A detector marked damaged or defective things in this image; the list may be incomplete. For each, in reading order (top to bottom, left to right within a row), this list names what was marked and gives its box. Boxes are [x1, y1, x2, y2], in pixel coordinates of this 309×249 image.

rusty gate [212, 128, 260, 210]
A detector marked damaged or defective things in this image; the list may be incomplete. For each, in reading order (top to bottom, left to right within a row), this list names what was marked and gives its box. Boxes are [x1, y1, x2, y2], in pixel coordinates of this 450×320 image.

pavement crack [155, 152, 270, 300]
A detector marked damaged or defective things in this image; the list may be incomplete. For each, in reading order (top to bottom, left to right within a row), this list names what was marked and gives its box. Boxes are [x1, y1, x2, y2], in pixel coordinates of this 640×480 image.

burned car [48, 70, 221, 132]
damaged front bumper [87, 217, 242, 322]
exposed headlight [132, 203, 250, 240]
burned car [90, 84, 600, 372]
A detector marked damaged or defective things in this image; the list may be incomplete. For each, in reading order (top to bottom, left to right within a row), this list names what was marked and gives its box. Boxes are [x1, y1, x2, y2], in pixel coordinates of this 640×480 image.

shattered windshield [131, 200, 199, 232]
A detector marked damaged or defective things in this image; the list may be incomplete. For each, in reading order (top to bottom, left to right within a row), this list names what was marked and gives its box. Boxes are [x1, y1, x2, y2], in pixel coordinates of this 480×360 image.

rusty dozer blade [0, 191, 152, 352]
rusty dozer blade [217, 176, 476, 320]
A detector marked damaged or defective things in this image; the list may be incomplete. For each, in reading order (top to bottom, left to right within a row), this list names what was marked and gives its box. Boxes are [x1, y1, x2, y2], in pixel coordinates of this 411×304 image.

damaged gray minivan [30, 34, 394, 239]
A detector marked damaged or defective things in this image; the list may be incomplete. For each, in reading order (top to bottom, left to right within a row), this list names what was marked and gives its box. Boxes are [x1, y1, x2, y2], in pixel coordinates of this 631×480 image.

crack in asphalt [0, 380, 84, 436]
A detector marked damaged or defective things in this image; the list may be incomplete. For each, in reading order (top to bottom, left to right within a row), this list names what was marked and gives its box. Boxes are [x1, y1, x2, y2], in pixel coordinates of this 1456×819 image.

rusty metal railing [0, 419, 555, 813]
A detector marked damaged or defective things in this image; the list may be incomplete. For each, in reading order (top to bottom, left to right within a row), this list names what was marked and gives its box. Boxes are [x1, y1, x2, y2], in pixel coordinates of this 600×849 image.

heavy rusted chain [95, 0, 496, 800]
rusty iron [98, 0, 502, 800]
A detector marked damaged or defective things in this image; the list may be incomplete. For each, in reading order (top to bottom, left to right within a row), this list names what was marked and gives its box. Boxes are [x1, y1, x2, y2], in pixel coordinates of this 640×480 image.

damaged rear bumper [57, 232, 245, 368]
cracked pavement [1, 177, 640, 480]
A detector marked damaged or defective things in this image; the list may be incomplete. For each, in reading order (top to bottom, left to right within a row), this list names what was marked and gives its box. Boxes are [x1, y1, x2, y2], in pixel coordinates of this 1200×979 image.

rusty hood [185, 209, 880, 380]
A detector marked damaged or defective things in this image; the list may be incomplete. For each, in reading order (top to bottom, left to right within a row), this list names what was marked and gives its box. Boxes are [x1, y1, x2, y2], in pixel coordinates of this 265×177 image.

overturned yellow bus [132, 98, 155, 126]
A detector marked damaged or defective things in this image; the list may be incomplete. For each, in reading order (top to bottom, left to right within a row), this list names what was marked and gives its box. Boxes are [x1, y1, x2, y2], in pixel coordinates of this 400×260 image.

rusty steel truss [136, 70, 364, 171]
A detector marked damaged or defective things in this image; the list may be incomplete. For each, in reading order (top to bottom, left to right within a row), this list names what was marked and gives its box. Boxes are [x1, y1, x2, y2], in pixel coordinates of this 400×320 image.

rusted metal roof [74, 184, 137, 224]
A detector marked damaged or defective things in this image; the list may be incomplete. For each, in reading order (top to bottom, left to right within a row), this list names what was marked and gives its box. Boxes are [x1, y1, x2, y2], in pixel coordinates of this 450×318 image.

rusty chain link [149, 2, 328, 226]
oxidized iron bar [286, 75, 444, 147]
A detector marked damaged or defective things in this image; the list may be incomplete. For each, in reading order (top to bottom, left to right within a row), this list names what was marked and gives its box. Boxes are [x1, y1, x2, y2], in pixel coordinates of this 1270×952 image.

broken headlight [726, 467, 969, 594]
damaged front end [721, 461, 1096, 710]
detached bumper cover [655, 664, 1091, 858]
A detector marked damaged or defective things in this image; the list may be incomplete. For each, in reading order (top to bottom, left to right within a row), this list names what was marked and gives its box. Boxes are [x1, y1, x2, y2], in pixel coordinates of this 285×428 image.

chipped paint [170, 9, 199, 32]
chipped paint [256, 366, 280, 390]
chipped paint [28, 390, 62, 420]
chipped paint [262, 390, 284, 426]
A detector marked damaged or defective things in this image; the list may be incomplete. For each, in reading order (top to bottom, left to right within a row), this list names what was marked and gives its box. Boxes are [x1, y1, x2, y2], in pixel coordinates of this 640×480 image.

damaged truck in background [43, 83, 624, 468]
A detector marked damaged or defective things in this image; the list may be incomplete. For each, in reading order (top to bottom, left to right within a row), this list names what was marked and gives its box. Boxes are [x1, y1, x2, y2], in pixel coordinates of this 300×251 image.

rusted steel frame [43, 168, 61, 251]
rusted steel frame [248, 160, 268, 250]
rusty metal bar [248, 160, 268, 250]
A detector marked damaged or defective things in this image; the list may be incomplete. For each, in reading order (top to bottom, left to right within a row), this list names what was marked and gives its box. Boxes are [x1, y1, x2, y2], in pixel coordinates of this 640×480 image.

Task statement: Set down all the entries again, word for word.

Exercise result:
A detector marked damaged or defective things in this image; the list may be incomplete. For each, in reading order (top to bottom, left to right within a row), this list names what was marked and gives its box. Boxes are [x1, y1, x2, y2], in pixel coordinates of this 309×249 image.

rusty gate [212, 128, 260, 210]
A detector marked damaged or defective things in this image; the list may be incomplete. For each, in reading order (top to bottom, left to right within a row), this list names what was marked and gives its box. Boxes are [x1, y1, x2, y2], in pixel coordinates of this 450×320 image.

pavement crack [155, 152, 270, 300]
A detector marked damaged or defective things in this image; the list may be incomplete. For each, in reading order (top to bottom, left to right within a row), this list names what was marked and gives its box. Boxes are [x1, y1, x2, y2], in pixel coordinates of this 640×480 image.

burned car [48, 70, 221, 132]
damaged front bumper [87, 217, 242, 322]
exposed headlight [132, 203, 250, 240]
burned car [90, 84, 600, 372]
A detector marked damaged or defective things in this image; the list may be incomplete. For each, in reading order (top to bottom, left to right within a row), this list names what was marked and gives its box. Boxes are [x1, y1, x2, y2], in pixel coordinates of this 640×480 image.

shattered windshield [131, 200, 199, 232]
A detector marked damaged or defective things in this image; the list may be incomplete. For each, in reading order (top to bottom, left to right within a row), this list names what was marked and gives its box. Boxes are [x1, y1, x2, y2], in pixel coordinates of this 480×360 image.

rusty dozer blade [0, 191, 152, 352]
rusty dozer blade [217, 176, 476, 320]
A detector marked damaged or defective things in this image; the list may be incomplete. For each, in reading order (top to bottom, left to right within a row), this list names what was marked and gives its box. Boxes are [x1, y1, x2, y2], in pixel coordinates of this 411×304 image.

damaged gray minivan [30, 34, 394, 239]
A detector marked damaged or defective things in this image; the list may be incomplete. For each, in reading order (top to bottom, left to right within a row), this list names what was marked and gives its box. Boxes are [x1, y1, x2, y2], in pixel coordinates of this 631×480 image.

crack in asphalt [0, 380, 84, 436]
A detector marked damaged or defective things in this image; the list may be incomplete. For each, in reading order (top to bottom, left to right within a row), this list names what was marked and gives its box. Boxes are [x1, y1, x2, y2], in pixel coordinates of this 1456×819 image.

rusty metal railing [0, 419, 555, 813]
A detector marked damaged or defective things in this image; the list may be incomplete. For each, in reading order (top to bottom, left to right within a row), this list names what was marked and gives its box. Boxes are [x1, y1, x2, y2], in pixel coordinates of this 600×849 image.

heavy rusted chain [95, 0, 496, 800]
rusty iron [98, 0, 502, 800]
A detector marked damaged or defective things in this image; the list may be incomplete. For each, in reading order (top to bottom, left to right within a row), this list names what was marked and gives its box. Boxes are [x1, y1, x2, y2], in pixel coordinates of this 640×480 image.

damaged rear bumper [57, 232, 245, 368]
cracked pavement [1, 177, 640, 480]
A detector marked damaged or defective things in this image; the list may be incomplete. For each, in reading order (top to bottom, left to right within a row), this list names what was marked and gives its box. Boxes are [x1, y1, x2, y2], in pixel coordinates of this 1200×979 image.

rusty hood [185, 209, 880, 380]
A detector marked damaged or defective things in this image; the list may be incomplete. For each, in reading order (top to bottom, left to right within a row), this list names what was marked and gives its box. Boxes are [x1, y1, x2, y2], in pixel coordinates of this 265×177 image.

overturned yellow bus [132, 98, 155, 126]
A detector marked damaged or defective things in this image; the list may be incomplete. For each, in reading order (top to bottom, left to right within a row), this list names what was marked and gives its box. Boxes are [x1, y1, x2, y2], in pixel coordinates of this 400×260 image.

rusty steel truss [136, 70, 364, 171]
A detector marked damaged or defective things in this image; the list may be incomplete. For each, in reading order (top to bottom, left to right within a row), this list names what was marked and gives its box. Boxes are [x1, y1, x2, y2], in pixel coordinates of this 400×320 image.

rusted metal roof [74, 184, 137, 224]
A detector marked damaged or defective things in this image; the list may be incomplete. For each, in reading order (top to bottom, left to right within a row), this list names what was marked and gives its box. Boxes are [x1, y1, x2, y2], in pixel coordinates of this 450×318 image.

rusty chain link [149, 2, 328, 226]
oxidized iron bar [286, 75, 444, 147]
A detector marked damaged or defective things in this image; the list may be incomplete. For each, in reading order (top to bottom, left to right within a row), this list names what was marked and gives its box. Boxes are [x1, y1, x2, y2], in pixel coordinates of this 1270×952 image.

broken headlight [726, 467, 969, 594]
damaged front end [721, 461, 1096, 710]
detached bumper cover [655, 664, 1091, 858]
A detector marked damaged or defective things in this image; the list may be incomplete. For each, in reading order (top to bottom, left to right within a row), this list names what was marked and gives its box. Boxes are [x1, y1, x2, y2], in pixel coordinates of this 285×428 image.

chipped paint [170, 9, 199, 32]
chipped paint [256, 366, 280, 390]
chipped paint [28, 390, 62, 420]
chipped paint [262, 390, 284, 426]
A detector marked damaged or defective things in this image; the list may be incomplete. For each, in reading order (top to bottom, left to right within a row), this list names what was marked and gives its box. Boxes are [x1, y1, x2, y2], in pixel coordinates of this 640×480 image.

damaged truck in background [43, 83, 624, 468]
A detector marked damaged or defective things in this image; the list may be incomplete. For each, in reading order (top to bottom, left to right within a row), this list names what was marked and gives its box. Boxes are [x1, y1, x2, y2], in pixel coordinates of this 300×251 image.

rusted steel frame [43, 168, 61, 251]
rusted steel frame [248, 160, 268, 250]
rusty metal bar [248, 160, 268, 250]
A detector marked damaged or defective things in this image; the list may be incomplete. For each, in reading order (top to bottom, left to right within a row), this list names what was marked and gives its box. Boxes are [x1, y1, x2, y2], in pixel coordinates of this 640×480 image.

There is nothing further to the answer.